══ Data for this exercise
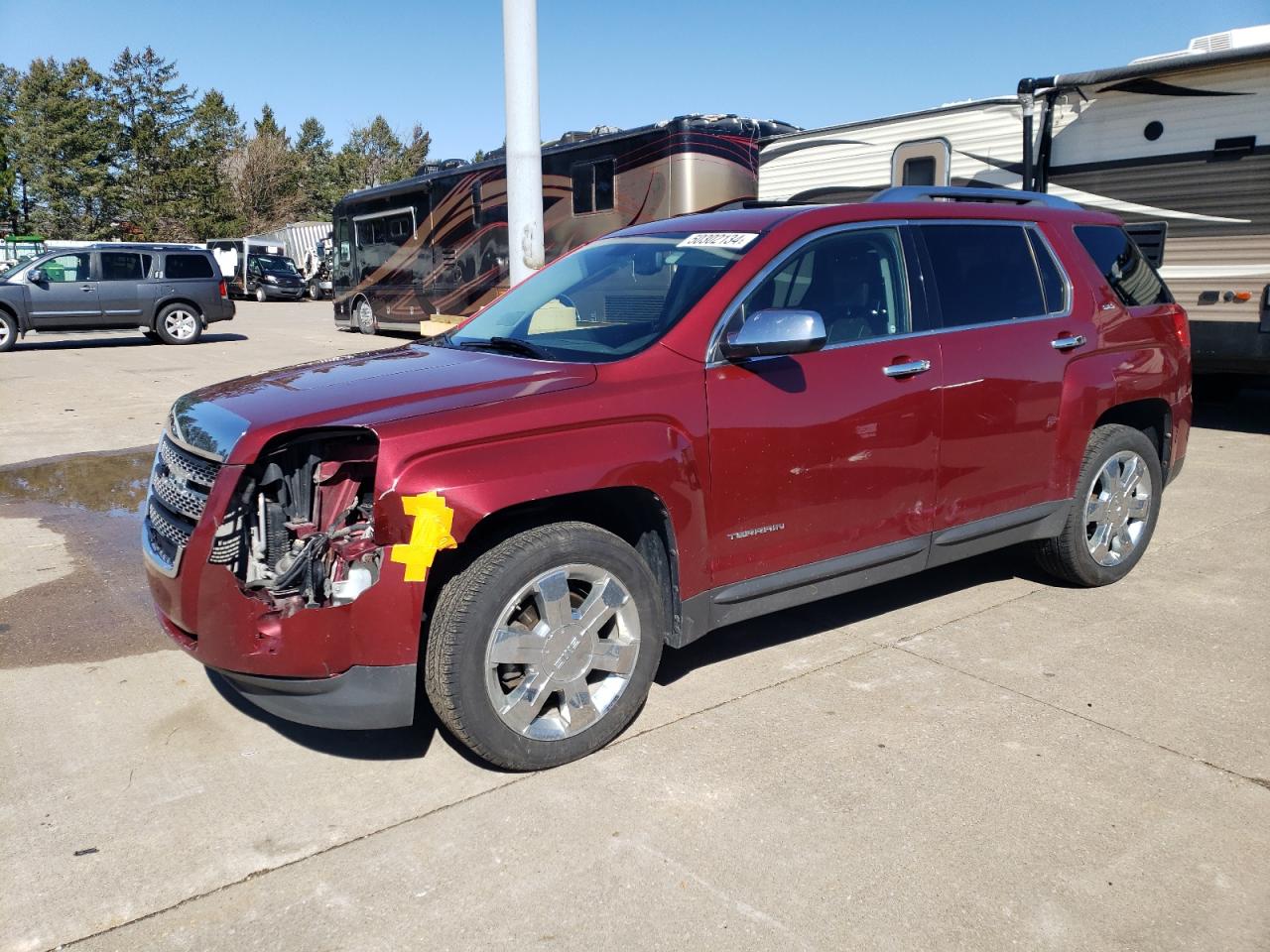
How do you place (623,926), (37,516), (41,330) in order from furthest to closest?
(41,330)
(37,516)
(623,926)

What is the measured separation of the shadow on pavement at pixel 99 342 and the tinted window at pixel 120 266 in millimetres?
1360

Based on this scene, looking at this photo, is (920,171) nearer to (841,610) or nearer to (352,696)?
(841,610)

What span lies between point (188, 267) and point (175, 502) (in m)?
18.5

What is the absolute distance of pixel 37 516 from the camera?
6801 millimetres

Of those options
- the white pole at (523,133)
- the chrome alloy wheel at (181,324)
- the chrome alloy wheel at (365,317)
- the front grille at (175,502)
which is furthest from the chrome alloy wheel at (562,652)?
the chrome alloy wheel at (365,317)

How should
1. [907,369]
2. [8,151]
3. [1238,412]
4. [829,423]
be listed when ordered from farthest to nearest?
1. [8,151]
2. [1238,412]
3. [907,369]
4. [829,423]

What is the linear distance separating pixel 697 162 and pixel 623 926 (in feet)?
39.2

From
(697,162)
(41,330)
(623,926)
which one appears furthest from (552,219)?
(623,926)

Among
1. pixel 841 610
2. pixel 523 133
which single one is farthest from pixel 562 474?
pixel 523 133

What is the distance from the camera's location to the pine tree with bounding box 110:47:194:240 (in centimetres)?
6425

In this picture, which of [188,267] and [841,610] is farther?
[188,267]

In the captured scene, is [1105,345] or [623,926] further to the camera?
[1105,345]

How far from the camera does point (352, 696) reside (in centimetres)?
308

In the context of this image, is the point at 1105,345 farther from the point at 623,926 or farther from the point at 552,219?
the point at 552,219
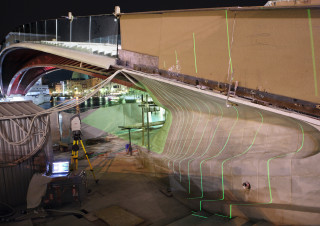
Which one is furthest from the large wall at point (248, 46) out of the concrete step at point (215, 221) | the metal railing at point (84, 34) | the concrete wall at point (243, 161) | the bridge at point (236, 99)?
the concrete step at point (215, 221)

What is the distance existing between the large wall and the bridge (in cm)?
2

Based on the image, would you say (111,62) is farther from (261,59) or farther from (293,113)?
(293,113)

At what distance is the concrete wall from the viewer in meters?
4.79

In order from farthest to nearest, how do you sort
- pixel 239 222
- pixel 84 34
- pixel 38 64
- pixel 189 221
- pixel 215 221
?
pixel 38 64 → pixel 84 34 → pixel 189 221 → pixel 215 221 → pixel 239 222

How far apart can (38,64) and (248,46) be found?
21.7m

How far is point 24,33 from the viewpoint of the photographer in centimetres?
2028

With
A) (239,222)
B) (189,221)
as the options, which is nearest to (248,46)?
(239,222)

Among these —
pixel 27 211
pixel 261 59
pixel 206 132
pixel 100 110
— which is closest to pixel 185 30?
pixel 261 59

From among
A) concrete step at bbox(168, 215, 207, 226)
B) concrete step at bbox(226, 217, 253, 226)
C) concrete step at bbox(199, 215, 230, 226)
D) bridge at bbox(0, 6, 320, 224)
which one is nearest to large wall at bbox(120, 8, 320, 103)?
bridge at bbox(0, 6, 320, 224)

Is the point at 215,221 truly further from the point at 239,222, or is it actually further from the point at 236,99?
the point at 236,99

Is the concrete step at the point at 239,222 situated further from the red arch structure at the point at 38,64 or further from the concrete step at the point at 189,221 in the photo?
the red arch structure at the point at 38,64

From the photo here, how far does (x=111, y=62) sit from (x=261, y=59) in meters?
5.70

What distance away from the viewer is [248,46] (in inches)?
226

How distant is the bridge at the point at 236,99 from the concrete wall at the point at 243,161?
════
**Work required:**
Could you give the records from the line containing "Based on this" up to and including the line containing "6801 millimetres" as a Markdown table, with a "Row" column for the row number and a "Line" column for the line, leaving out blank lines?

**Task response:**
| Row | Line |
|---|---|
| 1 | Based on this scene, looking at this photo, is (920,171) nearer to (841,610) or nearer to (352,696)? |
| 2 | (841,610) |
| 3 | What span lies between point (188, 267) and point (175, 502) (in m)? |
| 4 | 18.5 |
| 5 | What is the absolute distance of pixel 37 516 from the camera? |
| 6 | 6801 millimetres |